Today is the birthday of the great American heroic painter John Trumbull (1756-1843). I am distantly related to this artist; we both count the Pilgrims John and Priscilla Alden among our ancestors. Trumbull was from Lebanon, Connecticut, not far from where I grew up.

That Trumbull should come to be one of the premier memorializers of the American Revolution is not surprising, given that he and his family played crucial roles in the events. His father Jonathan, Sr. was Governor of Connecticut and a major supporter of Washington. His brother, Jonathan Jr. would also be Governor, and was a secretary to Washington. His other brother Joseph was a delegate to the Continental Congress and served as a major in the Continental Army. A nephew, also named Joseph (son of Jonathan, Jr.) was also Governor of the state.

John Trumbull himself was an officer in the Continental Army and an aide to General Washington. But after a dispute about his rank he resigned in 1780, and — this blows my mind — went to study painting with Benjamin West in London! This was still the height of the Revolutionary War. That such a thing would be possible is quite an eye opener. But, if you think of it, Great Britain did not recognize America’s Declaration of Independence as legitimate. From their point of view, citizens of the colonies were still British subjects, and so such things would be permitted. From our point of view, it seems borderline traitorous…but it seems to me Trumbull redeemed himself with his art many times over. And, at any rate, the British jailed him in the wake of John Andre’s hanging anyway.

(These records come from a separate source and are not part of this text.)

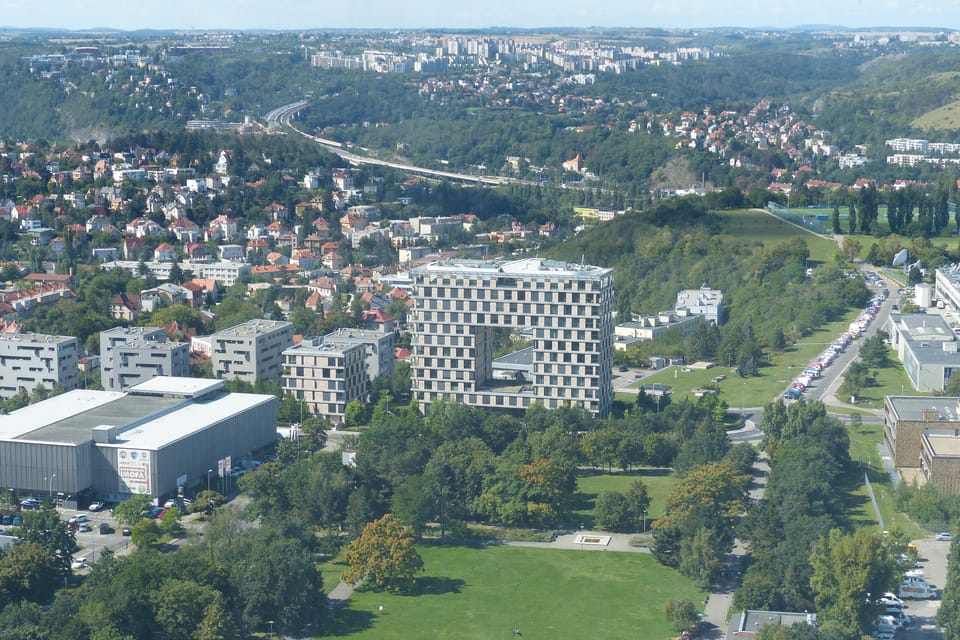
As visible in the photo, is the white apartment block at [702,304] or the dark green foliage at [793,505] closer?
the dark green foliage at [793,505]

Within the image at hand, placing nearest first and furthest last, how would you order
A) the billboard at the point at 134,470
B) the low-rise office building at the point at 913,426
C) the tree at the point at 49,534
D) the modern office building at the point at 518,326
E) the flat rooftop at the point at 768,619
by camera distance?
the flat rooftop at the point at 768,619 → the tree at the point at 49,534 → the billboard at the point at 134,470 → the low-rise office building at the point at 913,426 → the modern office building at the point at 518,326

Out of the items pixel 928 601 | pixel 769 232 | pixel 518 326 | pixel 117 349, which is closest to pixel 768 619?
pixel 928 601

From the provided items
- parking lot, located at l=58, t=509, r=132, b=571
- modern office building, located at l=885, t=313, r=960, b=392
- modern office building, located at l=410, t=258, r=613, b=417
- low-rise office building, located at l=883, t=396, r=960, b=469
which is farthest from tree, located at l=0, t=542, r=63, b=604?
modern office building, located at l=885, t=313, r=960, b=392

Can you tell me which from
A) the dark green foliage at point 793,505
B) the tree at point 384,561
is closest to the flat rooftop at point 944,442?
the dark green foliage at point 793,505

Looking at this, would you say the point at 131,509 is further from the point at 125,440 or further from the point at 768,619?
the point at 768,619

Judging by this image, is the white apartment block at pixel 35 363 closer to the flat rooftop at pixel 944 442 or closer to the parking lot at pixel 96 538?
the parking lot at pixel 96 538

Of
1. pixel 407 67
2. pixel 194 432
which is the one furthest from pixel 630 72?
pixel 194 432

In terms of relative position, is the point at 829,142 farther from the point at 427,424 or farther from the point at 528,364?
the point at 427,424
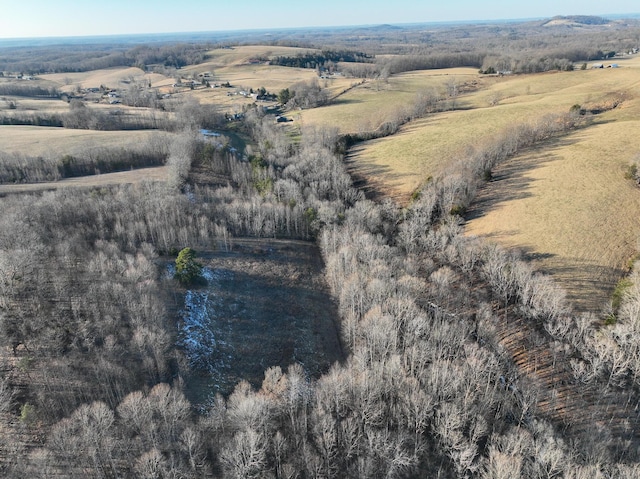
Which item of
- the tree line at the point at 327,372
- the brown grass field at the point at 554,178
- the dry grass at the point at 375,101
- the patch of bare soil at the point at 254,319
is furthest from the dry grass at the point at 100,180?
the dry grass at the point at 375,101

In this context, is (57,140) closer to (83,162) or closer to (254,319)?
(83,162)

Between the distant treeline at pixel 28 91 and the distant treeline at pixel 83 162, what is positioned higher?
the distant treeline at pixel 28 91

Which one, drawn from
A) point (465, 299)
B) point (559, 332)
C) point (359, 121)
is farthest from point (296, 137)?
point (559, 332)

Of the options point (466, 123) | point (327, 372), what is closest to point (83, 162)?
point (327, 372)

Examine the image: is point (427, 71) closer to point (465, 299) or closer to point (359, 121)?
point (359, 121)

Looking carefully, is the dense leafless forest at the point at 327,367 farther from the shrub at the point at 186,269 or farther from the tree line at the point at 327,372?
the shrub at the point at 186,269
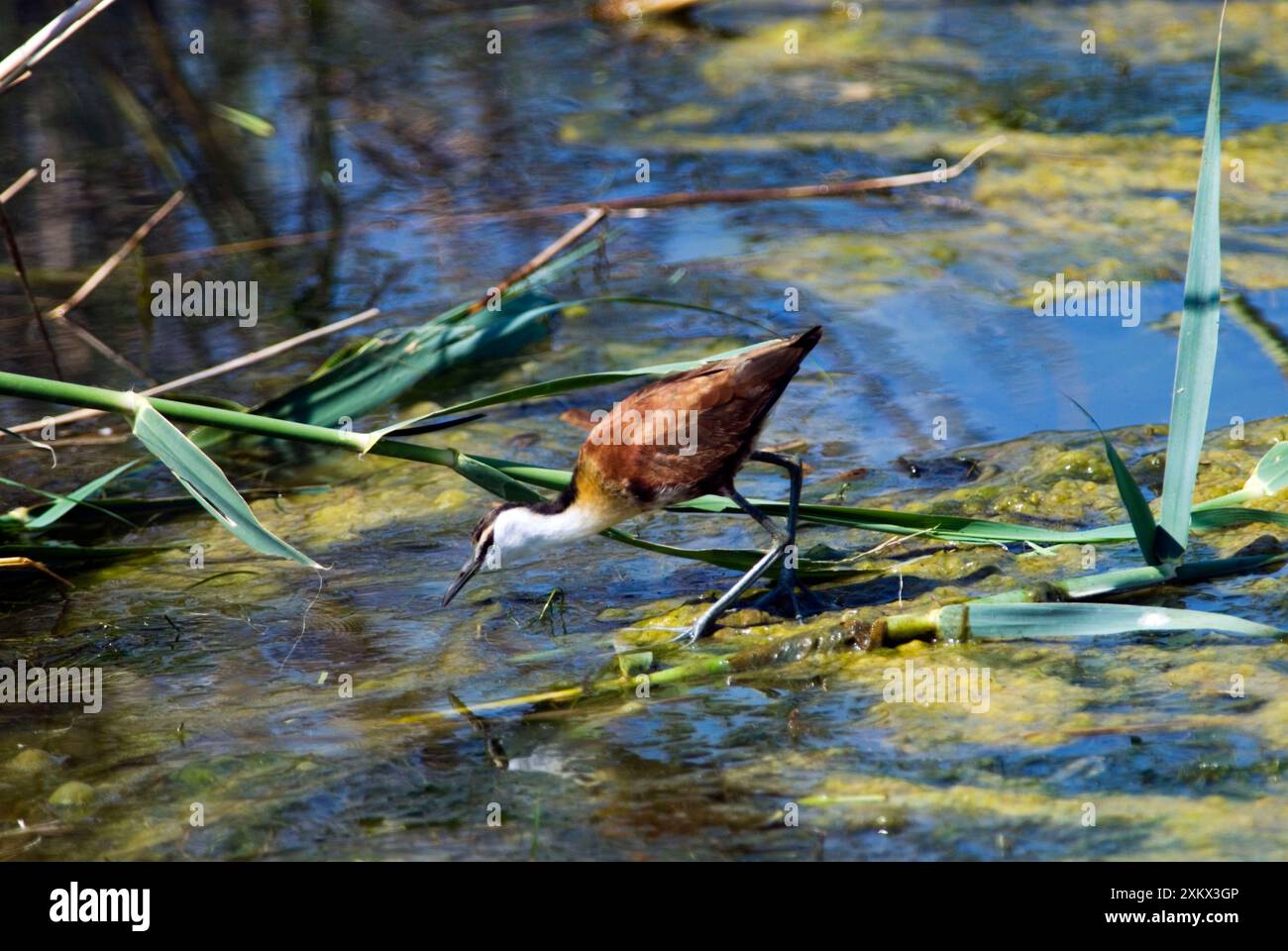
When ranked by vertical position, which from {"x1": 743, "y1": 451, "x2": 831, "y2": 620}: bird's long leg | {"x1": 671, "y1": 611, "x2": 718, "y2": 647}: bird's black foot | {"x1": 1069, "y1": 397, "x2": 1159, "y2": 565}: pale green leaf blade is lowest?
{"x1": 671, "y1": 611, "x2": 718, "y2": 647}: bird's black foot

After the war, Trumbull returned to study with West, and then went to Paris, where Thomas Jefferson was minister. It was there that he began The Declaration of Independence, which depicts the presentation of the draft of the Declaration by the Committee of Five to the the rest of the Continental Congress . Later, on commission from Congress, he finished the painting. Many of the figures in the portrait were men he already knew and had painted; he researched the others, and spent time in Independence Hall for the architectural elements. (Those whose likenesses Trumbull could not obtain, he left out).. The painting, along with several others by Trumbull depicting events of the Revolution, were hung in the U.S. Capitol, where they remain to this day. It was also used as the image on the back of the short-lived two dollar bill.

Not to trivialize it, by the painting strikes me as the Revolutionary equivalent of the Sgt. Pepper cover — it’s fun to I.D. all the players. As it happens, I am related to many of them as well, and that will be the subject of another post in, oh, just about a month.